*** Excerpt provided ***

How do I get it to return 5 cells regardless of empty cells?
回答1:
I've dabbled in Sheetsv4 and this is indeed the behavior when you're reading a range of cells with empty data. It seems this is the way it has been designed. As stated in the Reading data docs:
Empty trailing rows and columns are omitted.
So if you can find a way to write a character that represents 'empty values', like zero, then that will be one way to do it.
回答2:
The way I solved this issue was converting the values into a Pandas dataframe. I fetched the particular columns that I wanted in my Google Sheets, then converted those values into a Pandas dataframe. Once I converted my dataset into a Pandas dataframe, I did some data formatting, then converted the dataframe back into a list. By converting the list to a Pandas dataframe, each column is preserved. Pandas already creates null values for empty trailing rows and columns. However, I needed to also convert the non trailing rows with null values to keep consistency.

*** End of Excerpt provided ***

Write the next part of the Google Sheets empty-cells thread, starting after its last sentence.

*** Entries provided ***

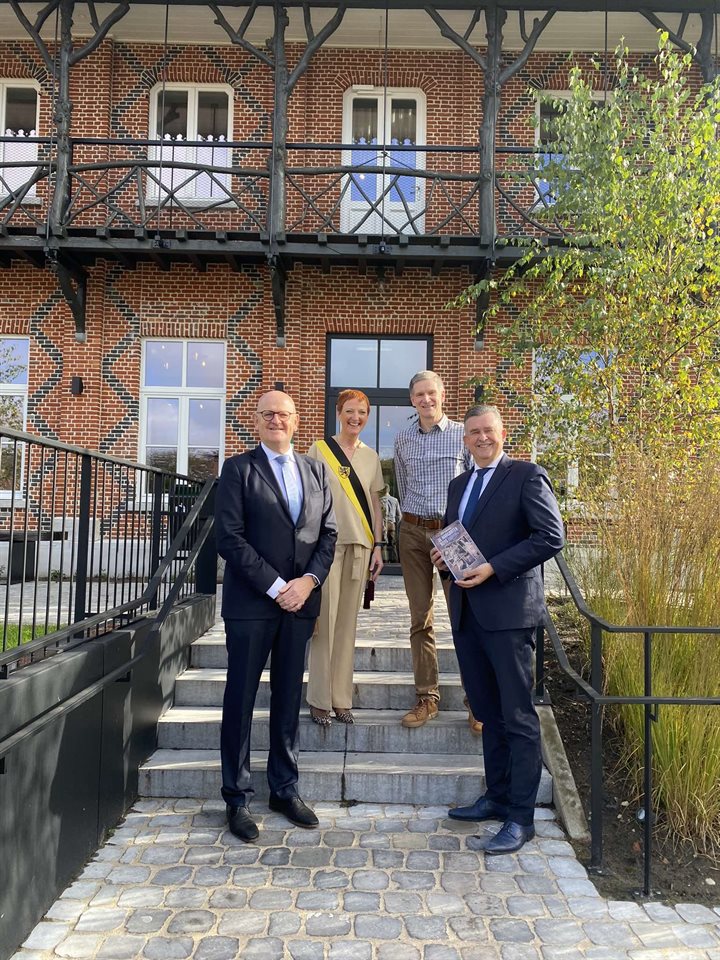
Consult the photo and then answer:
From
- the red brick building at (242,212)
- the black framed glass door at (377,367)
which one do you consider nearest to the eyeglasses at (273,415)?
the red brick building at (242,212)

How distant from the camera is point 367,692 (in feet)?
14.7

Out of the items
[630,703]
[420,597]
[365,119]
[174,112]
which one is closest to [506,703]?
[630,703]

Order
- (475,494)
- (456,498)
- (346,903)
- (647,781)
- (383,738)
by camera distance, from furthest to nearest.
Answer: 1. (383,738)
2. (456,498)
3. (475,494)
4. (647,781)
5. (346,903)

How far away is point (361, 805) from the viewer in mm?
3758

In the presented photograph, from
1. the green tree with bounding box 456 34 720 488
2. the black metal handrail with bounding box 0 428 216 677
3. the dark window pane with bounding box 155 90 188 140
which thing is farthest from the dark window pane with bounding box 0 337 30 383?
the green tree with bounding box 456 34 720 488

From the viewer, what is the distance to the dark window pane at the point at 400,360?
10852 mm

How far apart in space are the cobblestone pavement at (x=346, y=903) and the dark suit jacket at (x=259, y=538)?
3.46 feet

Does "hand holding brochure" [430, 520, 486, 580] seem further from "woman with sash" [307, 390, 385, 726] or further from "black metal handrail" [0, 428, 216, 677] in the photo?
"black metal handrail" [0, 428, 216, 677]

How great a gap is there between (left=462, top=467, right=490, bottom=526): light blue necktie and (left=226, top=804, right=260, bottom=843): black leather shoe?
1682mm

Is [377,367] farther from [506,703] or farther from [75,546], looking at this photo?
[506,703]

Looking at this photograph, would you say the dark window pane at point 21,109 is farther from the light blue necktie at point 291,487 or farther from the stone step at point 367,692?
the light blue necktie at point 291,487

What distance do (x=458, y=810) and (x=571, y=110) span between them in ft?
17.4

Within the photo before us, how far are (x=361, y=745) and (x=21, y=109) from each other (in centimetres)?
1141

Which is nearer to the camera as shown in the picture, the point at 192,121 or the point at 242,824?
the point at 242,824
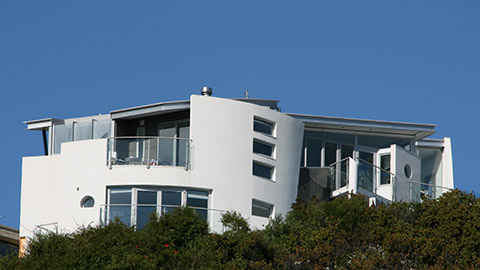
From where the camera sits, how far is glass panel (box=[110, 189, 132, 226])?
3875cm

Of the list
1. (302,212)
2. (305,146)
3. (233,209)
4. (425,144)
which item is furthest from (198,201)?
(425,144)

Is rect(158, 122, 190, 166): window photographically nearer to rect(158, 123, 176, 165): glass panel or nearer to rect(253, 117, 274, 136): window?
rect(158, 123, 176, 165): glass panel

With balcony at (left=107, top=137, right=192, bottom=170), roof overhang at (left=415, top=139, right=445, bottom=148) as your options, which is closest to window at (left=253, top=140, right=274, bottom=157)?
balcony at (left=107, top=137, right=192, bottom=170)

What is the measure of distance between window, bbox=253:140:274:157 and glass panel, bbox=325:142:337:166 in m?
3.85

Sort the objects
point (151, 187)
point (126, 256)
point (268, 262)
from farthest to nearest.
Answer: point (151, 187), point (268, 262), point (126, 256)

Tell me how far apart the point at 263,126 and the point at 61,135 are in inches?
329

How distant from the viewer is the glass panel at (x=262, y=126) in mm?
41438

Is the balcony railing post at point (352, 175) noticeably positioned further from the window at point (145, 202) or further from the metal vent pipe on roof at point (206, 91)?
the metal vent pipe on roof at point (206, 91)

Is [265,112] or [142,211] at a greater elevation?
[265,112]

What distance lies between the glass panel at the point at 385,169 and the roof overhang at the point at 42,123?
12846 millimetres

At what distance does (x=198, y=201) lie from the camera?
1561 inches

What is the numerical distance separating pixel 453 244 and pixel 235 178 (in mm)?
8099

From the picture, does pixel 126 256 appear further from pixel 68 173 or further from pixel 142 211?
pixel 68 173

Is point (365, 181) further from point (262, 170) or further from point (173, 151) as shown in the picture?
point (173, 151)
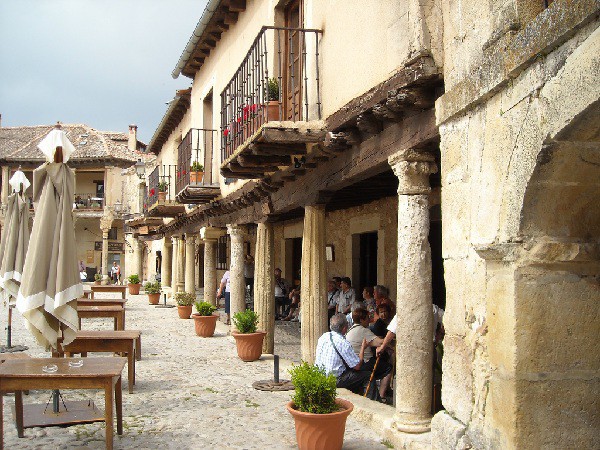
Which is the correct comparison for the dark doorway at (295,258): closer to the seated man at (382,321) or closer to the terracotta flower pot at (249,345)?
the terracotta flower pot at (249,345)

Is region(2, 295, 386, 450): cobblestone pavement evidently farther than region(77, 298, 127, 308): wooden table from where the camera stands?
No

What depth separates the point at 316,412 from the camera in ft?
15.9

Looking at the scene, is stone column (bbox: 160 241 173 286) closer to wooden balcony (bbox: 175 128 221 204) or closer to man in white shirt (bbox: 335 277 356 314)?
wooden balcony (bbox: 175 128 221 204)

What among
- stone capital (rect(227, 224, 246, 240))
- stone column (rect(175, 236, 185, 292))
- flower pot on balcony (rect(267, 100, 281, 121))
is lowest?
stone column (rect(175, 236, 185, 292))

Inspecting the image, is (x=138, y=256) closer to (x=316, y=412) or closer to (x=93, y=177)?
(x=93, y=177)

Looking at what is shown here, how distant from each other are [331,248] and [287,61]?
5268mm

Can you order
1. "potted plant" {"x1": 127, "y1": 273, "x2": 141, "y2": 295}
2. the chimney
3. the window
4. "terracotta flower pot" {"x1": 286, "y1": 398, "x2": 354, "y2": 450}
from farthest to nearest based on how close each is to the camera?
the chimney → "potted plant" {"x1": 127, "y1": 273, "x2": 141, "y2": 295} → the window → "terracotta flower pot" {"x1": 286, "y1": 398, "x2": 354, "y2": 450}

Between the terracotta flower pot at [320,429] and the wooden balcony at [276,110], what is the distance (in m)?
2.86

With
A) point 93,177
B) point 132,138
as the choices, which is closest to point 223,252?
point 93,177

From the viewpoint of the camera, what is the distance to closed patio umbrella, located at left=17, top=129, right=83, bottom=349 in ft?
17.5

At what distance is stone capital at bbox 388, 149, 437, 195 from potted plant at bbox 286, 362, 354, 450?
171 cm

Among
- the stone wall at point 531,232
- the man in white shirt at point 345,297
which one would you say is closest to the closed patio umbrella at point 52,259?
the stone wall at point 531,232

*** End of Entries provided ***

## Reply to the exercise
# Authenticate and create the service for the Google Sheets API
credentials = ServiceAccountCredentials.from_json_keyfile_name(KEY_FILE_LOCATION, SCOPES)
http = credentials.authorize(Http())
discoveryUrl = ('https://sheets.googleapis.com/$discovery/rest?version=v4')
service = discovery.build('sheets', 'v4',
http=http,discoveryServiceUrl=discoveryUrl)
spreadsheetId = 'id of your sheet'
rangeName = 'range of your dataset'
result = service.spreadsheets().values().get(
spreadsheetId=spreadsheetId, range=rangeName).execute()
values = result.get('values', [])
#convert values into dataframe
df = pd.DataFrame(values)
#replace all non trailing blank values created by Google Sheets API
#with null values
df_replace = dataset.replace([''], [None])
#convert back to list to insert into Redshift
processed_dataset = df_replace.values.tolist()
回答3:
I experienced the same issue using V4 of the sheets api but was able to workaround this using an extra column at the end of my range and the valueRenderOption
argument for the values.get
API
Given three columns, A, B and C any of which might contain a null value, add an additional column, D and add an arbitrary value here such as 'blank'.
Ensure you capture the new column in your range and add the additional parameter,
valueRenderOption: 'FORMATTED_VALUE'
.
You should end up with a call similar to this:
sheets.spreadsheets.values.get({
spreadsheetId: SOME_SHEET_ID,
range: "AUTOMATION!A:D",
valueRenderOption: 'FORMATTED_VALUE'
}, (err, res) => {})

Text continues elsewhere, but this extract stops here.